Vermehrt werden Kündigungen auch wegen Diskriminierungen für unwirksam erklärt, obwohl das Allgemeine Gleichbehandlungsgesetz keinen explizit genannten Kündigungsschutz bietet. So sind Kündigungen die alleine aus Gründen der Rasse oder wegen der ethnischen Herkunft, des Geschlechts, der Religion oder Weltanschauung, einer Behinderung, des Alters oder der sexuellen Identität erfolgen, diskriminierend und damit unwirksam.

Verstoß gegen Treu und Glauben

Der allgemeine rechtliche Grundsatz von Treu und Glauben ist in § 242 BGB niedergelegt und ebenfalls sehr praxisrelevant. Es geht hier vor allem darum, den Arbeitnehmer vor willkürlichen oder auf sachfremden Motiven beruhenden Kündigungen zu schützen. Hierunter fällt zum Beispiel ein widersprüchliches Verhalten des Arbeitgebers oder eine Kündigung in ehrverletzender Form.

Sittenwidrigkeit

Die Kündigung kann sittenwidrig im Sinne des § 138 Abs. 1 BGB sein, wenn diese nach einer umfassenden Würdigung von Inhalt, Beweggrund und Zweck der Kündigung dem Anstandsgefühl aller billig und gerecht Denkenden widerspricht. Erforderlich hierfür ist, dass dem Arbeitgeber ein persönliches Verhalten zum Vorwurf gemacht werden kann.
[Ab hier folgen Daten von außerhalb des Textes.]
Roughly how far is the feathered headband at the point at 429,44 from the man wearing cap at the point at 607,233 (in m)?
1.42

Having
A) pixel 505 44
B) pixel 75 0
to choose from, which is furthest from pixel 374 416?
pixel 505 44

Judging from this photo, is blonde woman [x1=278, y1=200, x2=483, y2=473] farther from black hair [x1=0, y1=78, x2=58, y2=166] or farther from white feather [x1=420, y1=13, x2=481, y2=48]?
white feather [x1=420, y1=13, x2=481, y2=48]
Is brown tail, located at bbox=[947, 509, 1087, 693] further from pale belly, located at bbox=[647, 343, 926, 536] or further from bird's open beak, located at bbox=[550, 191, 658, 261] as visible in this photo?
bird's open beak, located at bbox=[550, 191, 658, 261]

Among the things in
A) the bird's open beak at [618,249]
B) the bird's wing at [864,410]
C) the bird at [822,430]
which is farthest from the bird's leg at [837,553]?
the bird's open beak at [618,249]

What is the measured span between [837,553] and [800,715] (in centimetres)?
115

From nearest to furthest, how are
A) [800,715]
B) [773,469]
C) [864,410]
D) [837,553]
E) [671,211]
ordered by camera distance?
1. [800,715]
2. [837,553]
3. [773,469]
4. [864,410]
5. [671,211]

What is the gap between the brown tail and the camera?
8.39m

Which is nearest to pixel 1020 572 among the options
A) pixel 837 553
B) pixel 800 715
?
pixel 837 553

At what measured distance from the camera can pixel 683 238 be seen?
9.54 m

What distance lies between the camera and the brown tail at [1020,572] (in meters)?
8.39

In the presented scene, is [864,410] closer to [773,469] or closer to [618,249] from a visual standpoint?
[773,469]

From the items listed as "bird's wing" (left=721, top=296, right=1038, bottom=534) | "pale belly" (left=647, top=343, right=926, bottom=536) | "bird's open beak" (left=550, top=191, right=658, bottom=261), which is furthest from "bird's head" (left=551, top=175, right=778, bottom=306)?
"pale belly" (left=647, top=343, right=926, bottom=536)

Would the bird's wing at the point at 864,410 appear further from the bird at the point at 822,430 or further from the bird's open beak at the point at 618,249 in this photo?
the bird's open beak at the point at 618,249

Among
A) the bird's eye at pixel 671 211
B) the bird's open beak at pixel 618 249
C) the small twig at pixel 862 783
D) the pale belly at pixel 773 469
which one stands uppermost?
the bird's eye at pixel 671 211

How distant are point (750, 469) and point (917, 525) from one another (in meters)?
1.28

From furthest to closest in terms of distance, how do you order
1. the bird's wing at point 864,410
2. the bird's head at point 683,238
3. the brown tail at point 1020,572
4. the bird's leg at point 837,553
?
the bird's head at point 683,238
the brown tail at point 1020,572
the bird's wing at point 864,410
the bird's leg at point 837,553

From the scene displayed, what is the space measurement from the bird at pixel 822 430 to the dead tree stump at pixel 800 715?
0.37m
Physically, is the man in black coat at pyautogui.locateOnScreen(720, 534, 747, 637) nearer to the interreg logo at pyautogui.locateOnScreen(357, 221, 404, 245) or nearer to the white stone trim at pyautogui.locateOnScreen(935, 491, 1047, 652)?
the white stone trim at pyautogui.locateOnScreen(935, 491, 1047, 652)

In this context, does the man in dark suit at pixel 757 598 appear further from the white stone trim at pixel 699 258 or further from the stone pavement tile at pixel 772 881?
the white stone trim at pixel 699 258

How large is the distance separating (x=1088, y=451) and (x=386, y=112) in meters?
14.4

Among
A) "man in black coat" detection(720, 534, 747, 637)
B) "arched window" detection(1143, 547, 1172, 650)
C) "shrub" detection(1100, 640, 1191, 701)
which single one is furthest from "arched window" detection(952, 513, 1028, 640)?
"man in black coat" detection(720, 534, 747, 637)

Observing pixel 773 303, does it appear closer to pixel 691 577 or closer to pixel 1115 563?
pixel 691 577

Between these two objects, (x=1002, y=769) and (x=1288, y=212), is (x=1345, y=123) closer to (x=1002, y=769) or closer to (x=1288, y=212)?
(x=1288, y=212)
Dies sind sehr seltene Ausnahmefälle mit nur geringer praktischer Relevanz.

Fazit

Wenn § 1 KSchG und auch sonst kein Sonderkündigungsschutz Anwendung findet, ist der Arbeitgeber weitgehend frei in seiner Kündigungsentscheidung und eine Kündigung nur bei Vorliegen besonderer Anhaltspunkte unwirksam.